_Extract_:
□ □ □ □

Friday March 26 2:05 PM ET
Malaysia May Gas Pigs To Check Deadly Virus
By Benjamin Low
KUALA LUMPUR, Malaysia (Reuters) - Malaysia said Friday it was considering gassing pigs en masse, because troops sent in to prevent the spread of a deadly virus linked to pigs could not shoot the animals fast enough.
Some 1,000 soldiers in protective gear and masks have killed more than 70,000 pigs in the worst-hit central state of Negeri Sembilan since Saturday to try to contain the outbreak.
Authorities had planned to shoot more than 350,000 pigs over 10 days, but because it was taking too long they were expected to use carbon monoxide to help kill the 280,000 remaining pigs.
Authorities admitted they knew almost nothing about a second virus that might have caused many of the 62 deaths blamed on an outbreak of Japanese encephalitis, one of the country's worst viral epidemics.
The World Health Organization said Friday that it was ready to provide technical advice and mobilize additional global resources to help control the outbreak. Health experts from Australia, Taiwan and the United States are already in Malaysia.

□ □ □ □

_Provided records_:

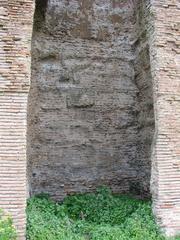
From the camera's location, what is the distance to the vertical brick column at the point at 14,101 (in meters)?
5.92

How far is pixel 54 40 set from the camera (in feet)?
31.7

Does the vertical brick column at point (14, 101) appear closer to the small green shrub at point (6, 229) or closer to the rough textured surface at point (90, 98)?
the small green shrub at point (6, 229)

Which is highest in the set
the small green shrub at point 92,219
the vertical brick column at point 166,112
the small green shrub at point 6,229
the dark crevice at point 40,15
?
the dark crevice at point 40,15

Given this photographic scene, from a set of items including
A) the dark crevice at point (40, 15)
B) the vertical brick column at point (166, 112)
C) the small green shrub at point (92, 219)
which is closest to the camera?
the small green shrub at point (92, 219)

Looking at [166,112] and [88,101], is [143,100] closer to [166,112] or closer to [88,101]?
[88,101]

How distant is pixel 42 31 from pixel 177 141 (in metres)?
4.28

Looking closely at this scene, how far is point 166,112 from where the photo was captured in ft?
23.0

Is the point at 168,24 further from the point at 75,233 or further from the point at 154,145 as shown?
the point at 75,233

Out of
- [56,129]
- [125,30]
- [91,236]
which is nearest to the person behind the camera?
[91,236]

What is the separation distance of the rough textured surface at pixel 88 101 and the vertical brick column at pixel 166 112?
1987mm

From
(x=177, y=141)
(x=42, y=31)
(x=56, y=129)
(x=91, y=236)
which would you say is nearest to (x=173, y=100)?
(x=177, y=141)

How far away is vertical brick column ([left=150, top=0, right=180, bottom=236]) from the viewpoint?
6816 mm

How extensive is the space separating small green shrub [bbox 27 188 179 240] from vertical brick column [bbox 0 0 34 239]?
523 mm

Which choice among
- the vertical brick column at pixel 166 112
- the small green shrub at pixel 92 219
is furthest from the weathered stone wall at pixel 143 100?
the vertical brick column at pixel 166 112
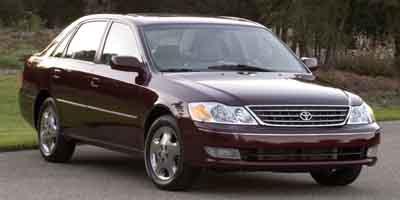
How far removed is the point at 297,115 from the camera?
9.69 m

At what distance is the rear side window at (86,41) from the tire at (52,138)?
1.92 feet

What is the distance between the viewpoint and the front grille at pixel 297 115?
9609 mm

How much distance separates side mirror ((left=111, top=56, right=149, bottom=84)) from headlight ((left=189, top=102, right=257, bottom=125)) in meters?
1.06

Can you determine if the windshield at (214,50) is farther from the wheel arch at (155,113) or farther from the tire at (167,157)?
the tire at (167,157)

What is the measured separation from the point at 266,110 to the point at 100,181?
2.05 m

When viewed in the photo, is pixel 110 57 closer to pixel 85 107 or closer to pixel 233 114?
pixel 85 107

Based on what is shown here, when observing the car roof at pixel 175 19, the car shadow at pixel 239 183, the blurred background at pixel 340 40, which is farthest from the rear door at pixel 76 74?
the blurred background at pixel 340 40

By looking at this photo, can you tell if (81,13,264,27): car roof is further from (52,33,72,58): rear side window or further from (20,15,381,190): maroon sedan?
(52,33,72,58): rear side window

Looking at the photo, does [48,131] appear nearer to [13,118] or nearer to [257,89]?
[257,89]

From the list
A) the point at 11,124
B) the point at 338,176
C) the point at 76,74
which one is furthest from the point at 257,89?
the point at 11,124

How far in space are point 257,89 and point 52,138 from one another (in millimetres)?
3264

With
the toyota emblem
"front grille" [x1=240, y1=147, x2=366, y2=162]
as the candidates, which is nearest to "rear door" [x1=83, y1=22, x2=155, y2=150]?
"front grille" [x1=240, y1=147, x2=366, y2=162]

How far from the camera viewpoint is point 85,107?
11539 mm

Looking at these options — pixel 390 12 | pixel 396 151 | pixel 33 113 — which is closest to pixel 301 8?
pixel 390 12
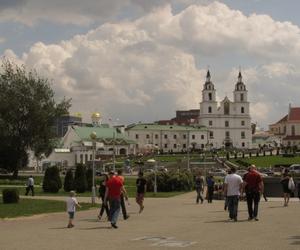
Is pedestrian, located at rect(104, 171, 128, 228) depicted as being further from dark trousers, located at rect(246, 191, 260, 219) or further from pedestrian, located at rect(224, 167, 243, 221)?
dark trousers, located at rect(246, 191, 260, 219)

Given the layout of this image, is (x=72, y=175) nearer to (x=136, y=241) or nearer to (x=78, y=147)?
(x=136, y=241)

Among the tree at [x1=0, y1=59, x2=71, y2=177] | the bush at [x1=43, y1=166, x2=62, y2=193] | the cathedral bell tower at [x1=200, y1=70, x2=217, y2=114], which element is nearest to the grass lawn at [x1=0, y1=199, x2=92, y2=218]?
the bush at [x1=43, y1=166, x2=62, y2=193]

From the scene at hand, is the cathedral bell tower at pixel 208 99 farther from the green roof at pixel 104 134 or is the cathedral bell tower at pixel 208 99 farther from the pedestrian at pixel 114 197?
the pedestrian at pixel 114 197

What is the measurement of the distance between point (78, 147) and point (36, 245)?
133 metres

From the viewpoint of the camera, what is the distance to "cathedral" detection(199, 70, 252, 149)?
183 meters

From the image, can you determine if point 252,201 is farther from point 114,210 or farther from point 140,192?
point 140,192

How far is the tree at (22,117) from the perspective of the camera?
65.6 meters

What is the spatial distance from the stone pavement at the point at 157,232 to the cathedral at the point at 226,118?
160m

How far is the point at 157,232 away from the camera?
53.7 ft

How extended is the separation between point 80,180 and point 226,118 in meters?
146

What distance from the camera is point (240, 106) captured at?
7367 inches

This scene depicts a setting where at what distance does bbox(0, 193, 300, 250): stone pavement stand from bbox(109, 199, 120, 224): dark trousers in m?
0.34

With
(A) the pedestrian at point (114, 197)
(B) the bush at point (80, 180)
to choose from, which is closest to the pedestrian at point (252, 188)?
(A) the pedestrian at point (114, 197)

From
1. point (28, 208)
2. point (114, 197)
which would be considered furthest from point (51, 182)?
point (114, 197)
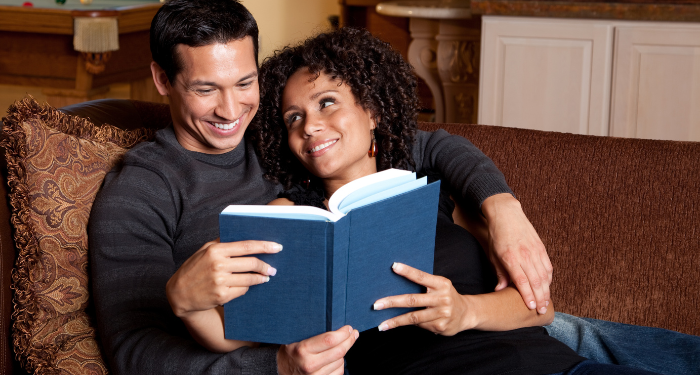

□ □ □ □

_About this task_: Retype the passage of the article above about Malaysia's plan to gas pigs between "Some 1,000 soldiers" and "worst viral epidemics.", inclusive.

_Answer box_:
Some 1,000 soldiers in protective gear and masks have killed more than 70,000 pigs in the worst-hit central state of Negeri Sembilan since Saturday to try to contain the outbreak.
Authorities had planned to shoot more than 350,000 pigs over 10 days, but because it was taking too long they were expected to use carbon monoxide to help kill the 280,000 remaining pigs.
Authorities admitted they knew almost nothing about a second virus that might have caused many of the 62 deaths blamed on an outbreak of Japanese encephalitis, one of the country's worst viral epidemics.